Nachwirkung und moderne Rezeption

Obwohl kirchlich verurteilt, blieb der Quietismus erstaunlich wirkmächtig – vor allem außerhalb der katholischen Kirche. Madame Guyons Schriften wurden im deutschen und niederländischen Protestantismus mit Begeisterung aufgenommen. Im deutschen Pietismus, besonders im radikalen Pietismus, las man Guyon, Molinos und Fénelon als Zeugen einer reinen Herzensreligion jenseits der Konfession. Die herausragende Gestalt dieser Rezeption ist Gerhard Tersteegen (1697–1769), der niederrheinische Laienprediger, Dichter und Übersetzer: Er übertrug die Vies des saints und Schriften der katholischen Mystiker ins Deutsche, sammelte ihre Biographien in seinen Auserlesenen Lebensbeschreibungen heiliger Seelen (ab 1733) und prägte mit Liedern wie „Gott ist gegenwärtig" eine still-kontemplative, „gelassene" Frömmigkeit, die das quietistische Erbe der reinen Liebe und der Hingabe in den deutschen Protestantismus überführte. Auch der schwäbische Pietismus und die romantische Mystik nahmen Impulse auf.

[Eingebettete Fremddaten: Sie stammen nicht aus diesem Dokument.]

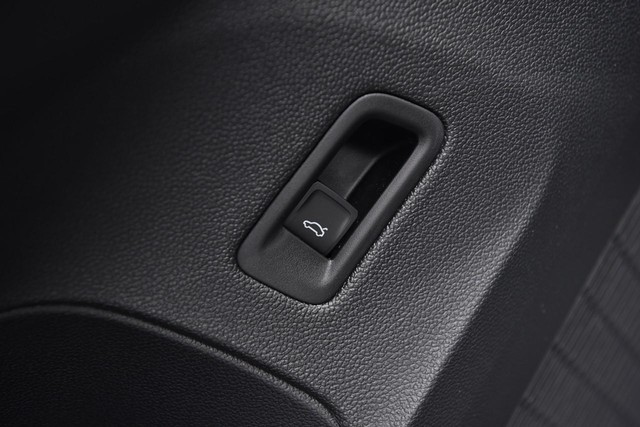 Volkswagen Atlas Cross Sport Vehicle Image 09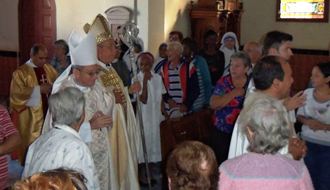 El obispo de Pinar del Río Mons. Jorge Enrique Serpa y a la izq. Mons. Manuel H. de Céspedes, obispo de Matanzas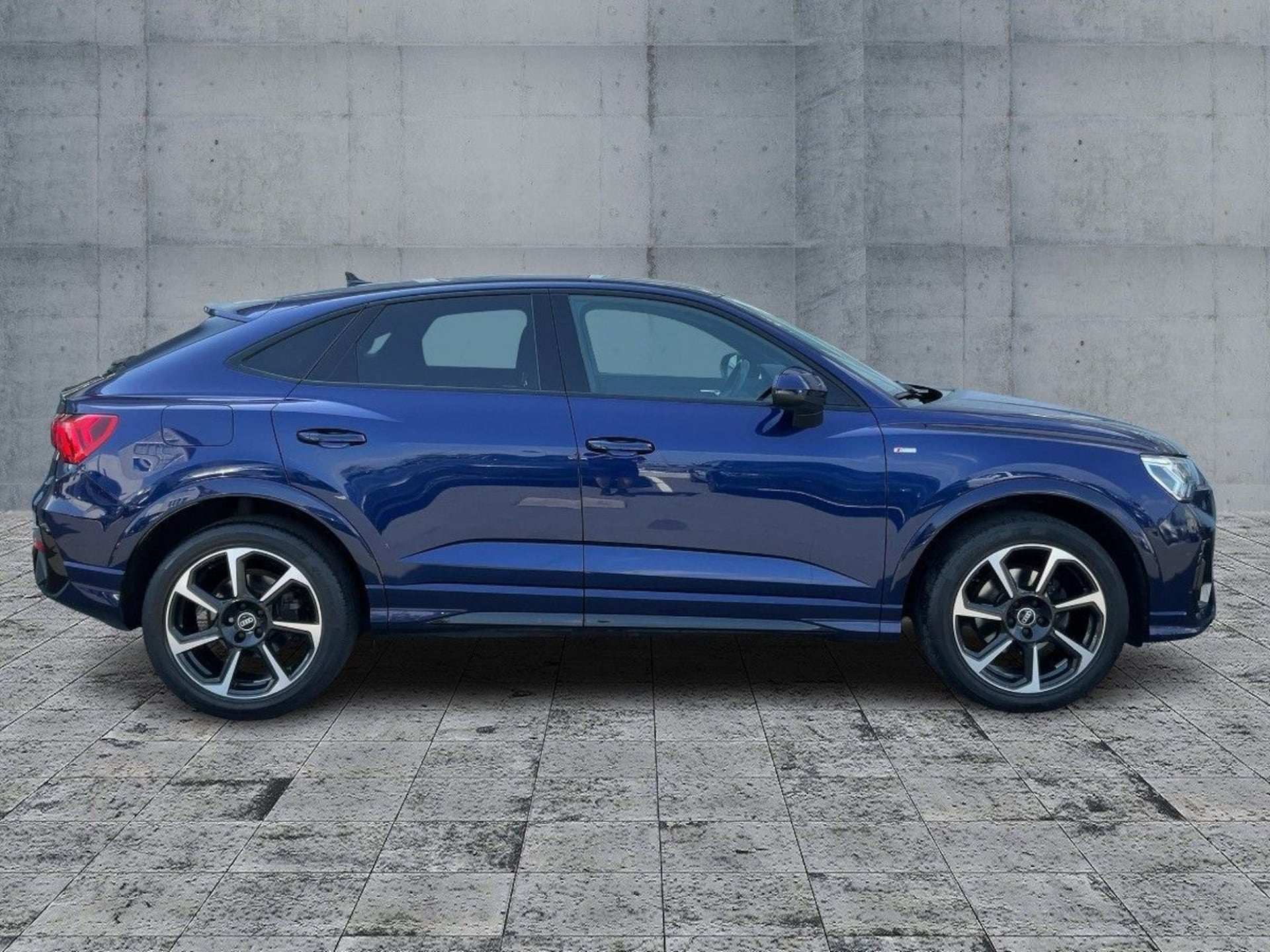 Audi Q3 Sportback S line
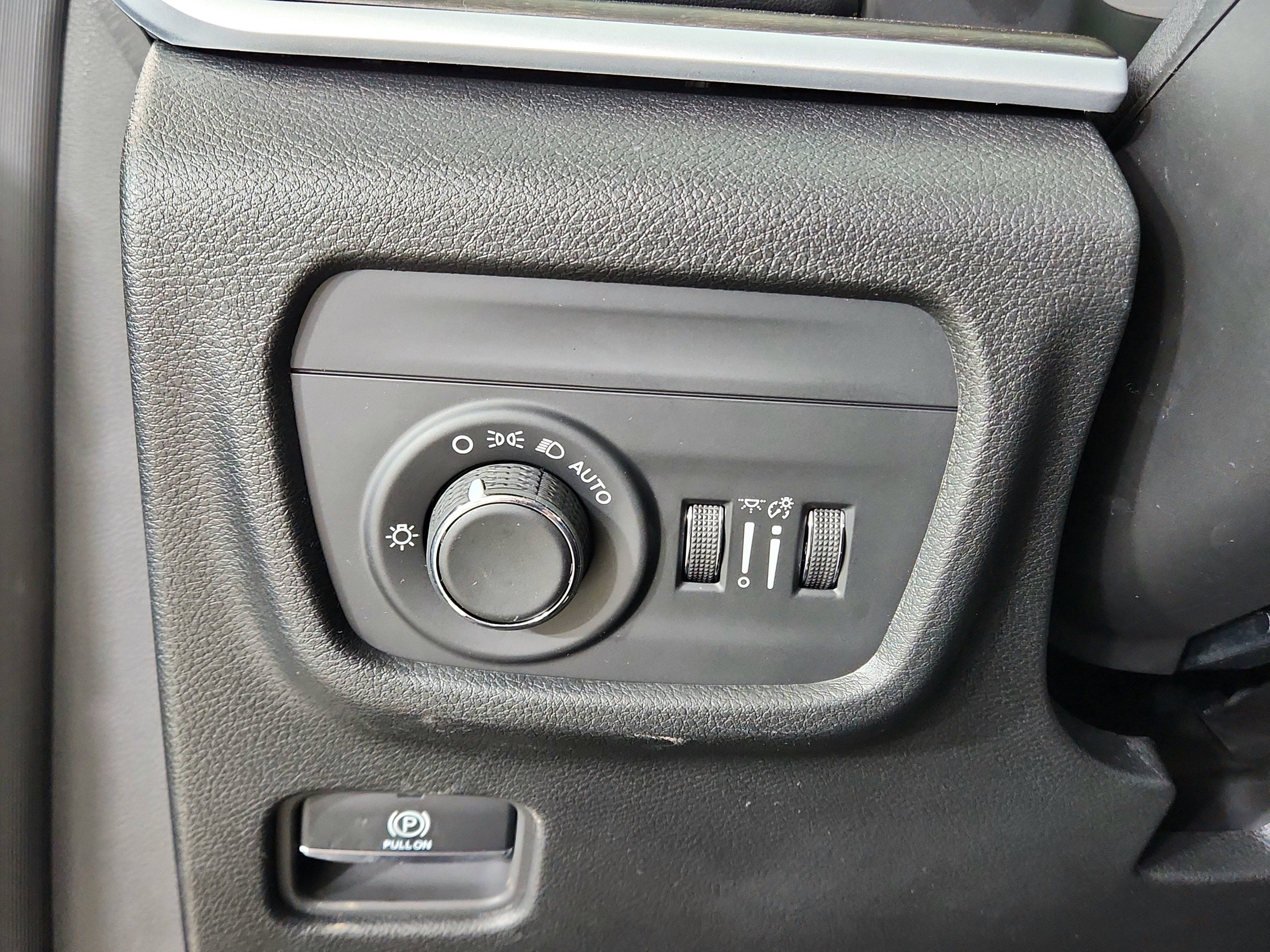 2026 Jeep Grand Cherokee JEEP GRAND CHEROKEE L LAREDO 4X4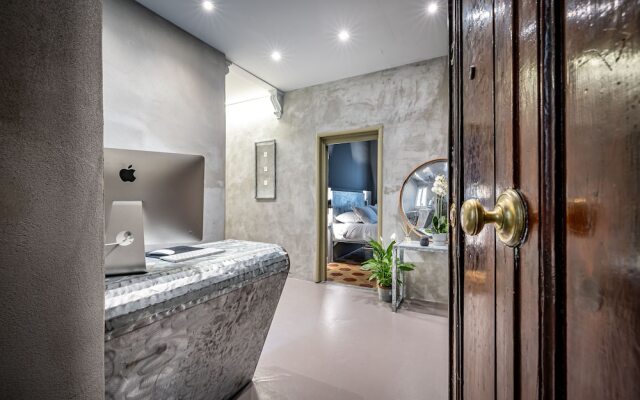 Mama's Home Florence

In der anglophonen Welt wurden Guyon und Fénelon im 18. und 19. Jahrhundert zu Klassikern der evangelikalen und methodistischen Erbauungsliteratur; John Wesley schätzte Fénelon, und Guyons Moyen court erschien in zahllosen englischen Ausgaben. Über diese Wege wirkte das quietistische Ideal der „Übergabe" (surrender) und der „reinen Liebe" tief in die moderne protestantische und überkonfessionelle Spiritualität hinein – bis in die Frömmigkeit des 20. Jahrhunderts und die Wiederentdeckung der Kontemplation, etwa im Centering Prayer und in der modernen christlich-mystischen Erneuerung. Auch die moderne vergleichende Mystik und Gestalten wie Simone Weil mit ihrer Lehre von der „Entschöpfung" (décréation) und der wartenden Aufmerksamkeit stehen in entfernter Verwandtschaft zu quietistischen Motiven der Selbstaufgabe.

Fazit

Der Quietismus markiert den äußersten Punkt, an den die abendländische Innerlichkeitsmystik im 17. Jahrhundert vorstieß – und zugleich die Grenze, an der die Kirche ihr einen Riegel vorschob. In Molinos' „Gebet der Ruhe", Guyons amour pur und Fénelons pur amour verdichtete sich die jahrhundertealte Lehre von Gelassenheit, eingegossener Kontemplation und reiner Liebe zu einer Spiritualität der völligen Passivität und der selbstlosen Hingabe, die in ihrer Konsequenz die sittliche Anstrengung, die kirchlichen Mittel und schließlich das Heilsverlangen selbst zu entwerten drohte. Die Verurteilungen von 1687 (Coelestis Pastor) und 1699 (Cum alias) beendeten die Bewegung als offizielle Lehre, konnten ihre Substanz aber nicht tilgen: Im Pietismus, im Protestantismus und in der modernen kontemplativen Erneuerung lebte das quietistische Ideal der reinen, lohnfreien Liebe fort. Im großen vergleichenden Horizont erweist sich der Quietismus als die christliche Gestalt eines universalen mystischen Motivs – der Selbstauslöschung und der zweckfreien Liebe –, das von der sufischen fanâ über die indische Hingabe bis zum taoistischen Wu-Wei in vielen Traditionen wiederkehrt und doch in jeder ihren eigenen theologischen Klang behält.